------ Extract to read

Bacta’s regional compliance officer has revealed that the online sale of illegal machines is “significant and widespread throughout the country” as pressure mounts on the Gambling Commission to outline a credible regulatory response.

Bacta’s regional compliance officer David Miller

In an exclusive interview with Coinslot, Bacta’s David Miller stated that online sales platforms such as Facebook Marketplace and Ebay are rife with unlawful machine sales, from antique one-arm bandits to Jackpot £500s – and everything in between.

A conservative estimate of the illegal number of machines on sale is, suggests Miller, “2,500, which is the equivalent of 60 arcades.”

“We’ve had a lot of concern expressed by Bacta members concerning the proliferation of illegal gaming machines,” said Miller, who has been researching the black market online.

“I went through the advertisements on Facebook Marketplace in order to ascertain how many there were out there, I stopped counting at 200 separate advertisements for machines. With a further 2,000 to 3,000 on Ebay, you start to get a feel for the number of machines that are being sold.”

Miller has been investigating the practice on behalf of Bacta since 2020, and though a dossier outlining his findings was sent directly to the Gambling Commission Intelligence Unit in August, he notes ,“I received an acknowledgement of the email, but that’s it.”

So where is the Commission? The 2005 Gambling Act behoves the regulator to prevent gambling from being associated with crime or disorder, ensure gambling’s conducted in a fair and open way, and protect children from being harmed or exploited by gambling.

However, Miller argues that – with regulation unable to govern who operates and who accesses these illegally obtained machines – the Commission “are falling down on all three of their own licensing objectives,” while leaving organisations like Bacta with an unmanageable burden.

Miller acknowledges that many people are keen to get their hands on the machines specifically to reverse engineer them and work out their mechanisms, which in itself is another key issue. But it’s not about the why they’re sold, it’s all about the fact they’re able to be sold – and so openly.

“It would be an impossible task for Bacta to attempt to pursue individual illegal sales, or individuals who are selling – I’d be doing nothing else for the rest of my career. We lack the investigative powers, and the costs of an investigation would be immense.”

------------
------ Source data

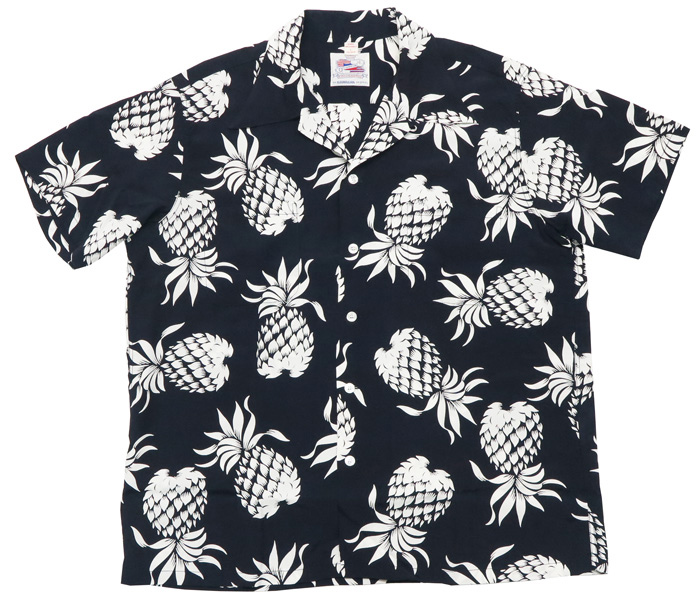 SUN SURF サンサーフ デュークカハナモク 半袖 レーヨン アロハシャツ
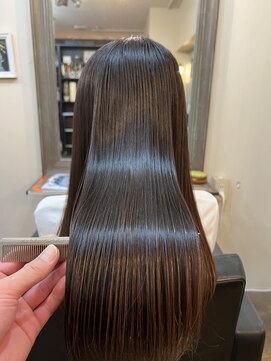 ブリード ヘアデザイン(breed hair design) 平日22時まで営業!!【髪質改善超音波トリートメント/髪質改善】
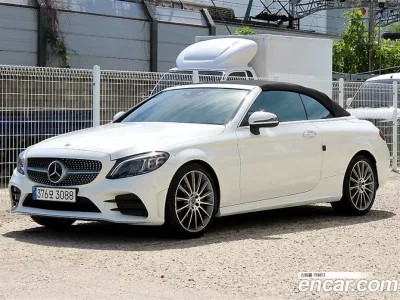 2023 Mercedes-Benz C-Class C63 AMG Cabriolet, фото 2, лот 10179574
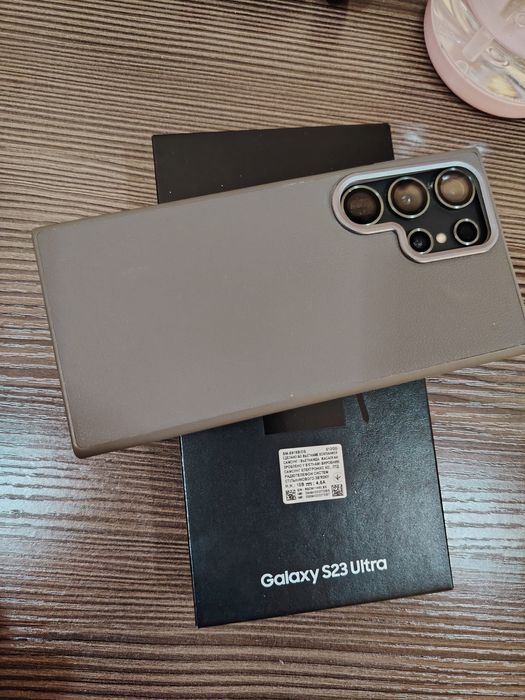 Samsung S23 Ultra ram 12 память 512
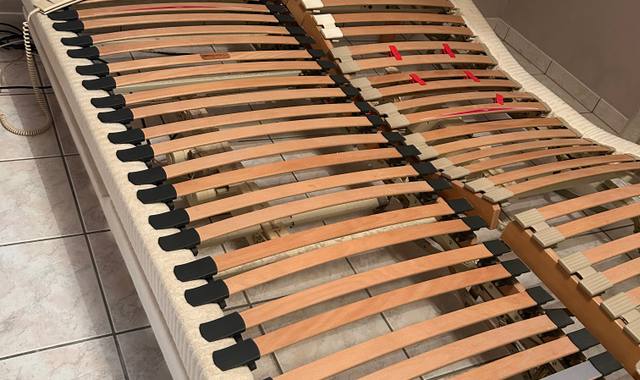 Mobilier lit 2 places 160x200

------------

(Problems and tasks):
a - Retype the stretch of the article on illegal gaming machine sales from "However, Miller argues" through "and so openly.".
b - Extend the article on illegal gaming machine sales, picking up right after its final sentence.
The items have nothing to do with what you need to do here.

(List of answers):
a -
However, Miller argues that – with regulation unable to govern who operates and who accesses these illegally obtained machines – the Commission “are falling down on all three of their own licensing objectives,” while leaving organisations like Bacta with an unmanageable burden.

Miller acknowledges that many people are keen to get their hands on the machines specifically to reverse engineer them and work out their mechanisms, which in itself is another key issue. But it’s not about the why they’re sold, it’s all about the fact they’re able to be sold – and so openly.

b -
“We need some form of ownership from the appropriate authorities, such as the Gambling Commission and the police service.”

Though Miller notes that “in reality, this issue is probably well below their respective radars,” it should not be unreasonable for the Commission to intercede in criminal regulatory abuses whatever their scale, especially as it has previously made a habit of intervening at all levels of the industry.

However, the inaction of the relevant authorities does not mean Bacta intends to idly pass the time until the responsible officers are willing to sit up and take notice.

“Firstly, we’re going to be obtaining our own legal advice setting out the exact position in relation to the legality of sales, and the actual offences.”

“We’re then going to start a campaign that asks the question of the CEO of the Gambling Commission, the National Police Chiefs Council, and then link in with MPs. If that doesn’t work, we’ll ask questions of the officials of the intelligence unit of the Commission.”

Bacta will also aim to address one key element allowing illegal machine sales to thrive; the fact that unlike in the sale of alcohol or sharps online, internet trading platforms have no provision – and frankly no idea – when it comes to UK gaming regulation.

“We will start a liaison with online sales platforms setting out the position for legality and ask them whether they feel it’s appropriate of them to allow these sales to be put on their site.”

“Ignorance of the law plays a part,” added Miller, who served for 30 years with Essex Police prior to joining Bacta, “but lack of knowledge of the law is no defence.”